Art squeezed into the cab beside Miranda, and we sped east on I-40 toward Cooke County.
O’Conner had told me to follow River Road for three miles after getting off I-40, then look to the right and follow the flames. He hadn’t been exaggerating; I could see the glow on the horizon even before we got off the interstate, the flames curling up the hillside and disappearing into roiling smoke, like a scene out of Dante’s Inferno. I half expected to see demons and damned souls writhing amid the flames. The gravel road snaking upward into the fire zone was blocked by a Cooke County Sheriff’s vehicle, a black-and-white Jeep Cherokee that I remembered getting carsick in once, during a case a year or so before. The vehicle’s light bar was strobing, and the blue lights shot solid-looking beams into the pooling smoke.
I cut my headlights, pulled to a stop alongside the SUV, and got out. As I approached, the driver’s window slid down. “Hello,” I said into the dark interior, “I’m Dr. Bill Brockton. Sheriff O’Conner asked me—”
I was interrupted by what sounded like rolling thunder or the growl of a bear. “Hey there, Doc,” rumbled a deep voice from inside the vehicle. “Jim sent me down here to meet y’all.”
“Waylon!” In spite of my anxiety, I felt myself smile.
A massive, shaggy head loomed out of the window toward me, the coarse beard split by a crooked grin. “I heard a little something about what-all you been rasslin’ with, so I didn’t take it personal. ’Sides, we ain’t exactly been beatin’ a path to your doorstep neither. I reckon maybe we’ll forgive you.” He eyed my truck, then trained a blinding spotlight from the SUV through the passenger window. “Is that Art and Miss Miranda in there? Howdy!” he bellowed. “Good to see y’all!” Inside the truck, Art and Miranda shielded their eyes with one hand and waved the other in the general direction of Waylon and his searchlight.
Waylon—I’d never heard a last name for him—was a mountain man in every sense of the term. A hulking, homespun fellow who had heedlessly put me in harm’s way and also selflessly saved my hide during a series of Cooke County adventures, Waylon had recently traded an outlaw’s life for a lawman’s uniform. “How you like being on this side of the law, Waylon?”

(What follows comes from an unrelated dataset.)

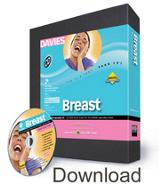 ProductID - 133 - DAVIES BREAST SONOGRAPHY MOCK EXAM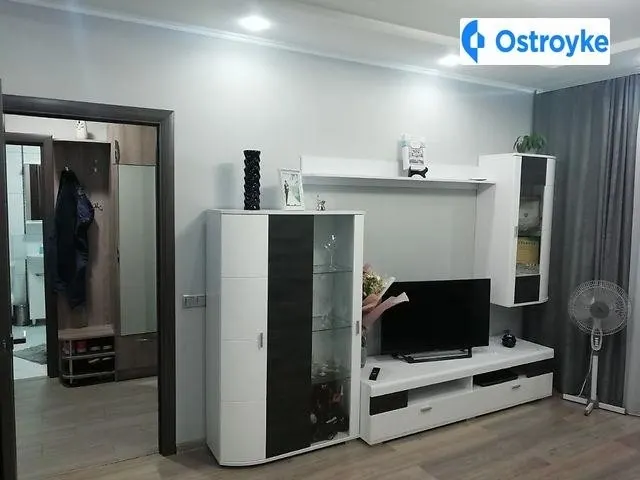 Продаж 1-кімнатної квартири, 38 м², Івано-Франківськ — фото 1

He chuckled. “Hmm. Verdict on that ain’t in yet. Me and Jim’s had our work cut out for us, that’s for damn sure. Some of my own kinfolks ain’t on speakin’ terms with me no more. But mostly it feels like we’re doin’ some good. Clearing out some of the nastiest vermin, leastwise. I tell you, though, Doc, I sure do miss them cockfights since we shut down the pit.” He frowned about the loss of what had been Cooke County’s favorite spectator sport, but then the ragged smile returned, even broader, and I thought I saw a few flecks of chewing tobacco wedged between blue-lit teeth. “Hey, I delivered a baby last week, Doc, in the backseat of this-here Jeep. Lady called in a panic, said her husband weren’t home and the baby was a-comin’. Her and me was haulin’ ass for town with the siren on when she started hollerin’ that she couldn’t wait no more—she got to push right now. So I pulled off on the shoulder, and she popped a little baby boy right out in my hands. Named the little feller Waylon. That made me right proud.”
“That makes me proud, too, Waylon. You keep up the good work. Say, you think maybe we can get up this road without melting the tires or blowing up the gas tank?”
“Oh, sure, Doc—didn’t mean to keep you here jawin’. You’ll be all right up there. Ever’thin’s kindly burned itself out right around the cabin. What used to be the cabin anyways. Fire’s still climbin’ the ridge behind it, but it’ll stop when it gets to the bluffs up top. Go on up—I’ll radio Jim you’re here.”
I thanked Waylon, got back into the truck, put it in gear, and began idling up the gravel. The road meandered through what looked, in the headlights, to be stands of tulip poplars and hemlocks; twice it forded a small stream, making me glad I was driving a truck instead of some low-slung sports car. Finally, after a mile that seemed like several, we emerged into a clearing. In the glare of headlights, work lights, and the red and blue strobes of a dozen fire trucks and police cars, the smoke that still hung in the air looked thick as water. The ruins of the cabin still smoldered, and as I got out of the truck, I felt a blast of heat radiating from the splintered and charred debris. A burned vehicle was parked in front of the burned structure, a thread of smoke still curling up from it to join the larger pall of smoke hanging over the whole area.
Jim O’Conner’s short, wiry frame emerged from a cluster of deputies and firefighters to greet us. He looked tired, worried, and chagrined. “What a mess,” he said, shaking my hand. “So much for my optimistic prediction about how easy it would be.”